Norway’s $890 billion sovereign wealth fund is acknowledging that rising withdrawals by the government could hamper its quest to manage more risk and generate greater returns as it takes on more and more negative yielding securities.

The net outflows are “relevant for how we think about the risk-bearing capacity of the fund,” Egil Matsen, the deputy governor at Norway’s central bank who’s in charge of oversight of the fund, said in an interview Friday while attending a central banking conference in Jackson Hole, Wyoming. 

“Say you have a decline in the equity market, and these returns have been partly funding the government,” he said. “Do you want variations in international financial markets to have a direct impact on fiscal policy?”

The fund, set up to safeguard Norway’s oil wealth, has long acted as a backstop for global equity markets because it could measure risk in terms of decades. It has so far shrugged off the withdrawals, which started this year and reached 45 billion kroner ($5.4 billion) in the first half, saying income from bonds, real estate and stock dividends more than covers the outflows.

Matsen’s comments come as the government meets this week to set the parameters for next year’s budget. Prime Minister Erna Solberg has come under fire from the opposition, economists and even support parties for her rising use of oil money, estimated to reach 205.6 billion kroner this year.

That is still well within a self-imposed 4 percent limit of the fund’s value. But that fiscal rule is being questioned as the fund faces years of diminished returns and has warned it will be difficult to live up to the target of a 4 percent return after inflation and costs.

“As the older bonds come to maturity and are reinvested, a big chunk of that will be reinvested in bonds with very low or even negative yields,” said Matsen. “That’s just a matter of fact that will affect the return of the fund going forward.”

A lack of inflows means the fund can’t as easily shift into new assets without selling off part of its portfolio. For now, it has been reducing its bond holdings but it is also looking at a new model which could include trimming its stock portfolio.

This is part of a review of whether to add more so-called real assets. A group of experts, including two former finance ministers, is reviewing if the fund should be allowed to raise its stock holdings beyond the current 60 percent target.
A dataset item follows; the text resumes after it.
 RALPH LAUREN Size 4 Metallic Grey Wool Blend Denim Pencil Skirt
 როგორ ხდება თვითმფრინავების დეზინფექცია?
The fund is also looking into how to increase its real estate portfolio to 7 percent from 5 percent and potentially add infrastructure.

The “most important” issue now is the fund’s equity share, Matsen said.

“We’re doing a lot of internal analytical work now to assess how the economic landscape has changed since the last review of this in 2007,” he said. “It’s a different world. It’s way too early for me to give any preview of our advice, but that’s certainly a big and important decision.”

The fund is also looking at whether the “correlation structure” between equities and bonds has changed since 2007, Matsen said. “There may be data that suggests there’s a different pattern there than in 2007.”

It’s also working on how to gauge performance of its real estate investments, which will be measured against a reference index of stocks and bonds, he said.

“This will have substantial implications for the management of the fund going forward,” Matsen said.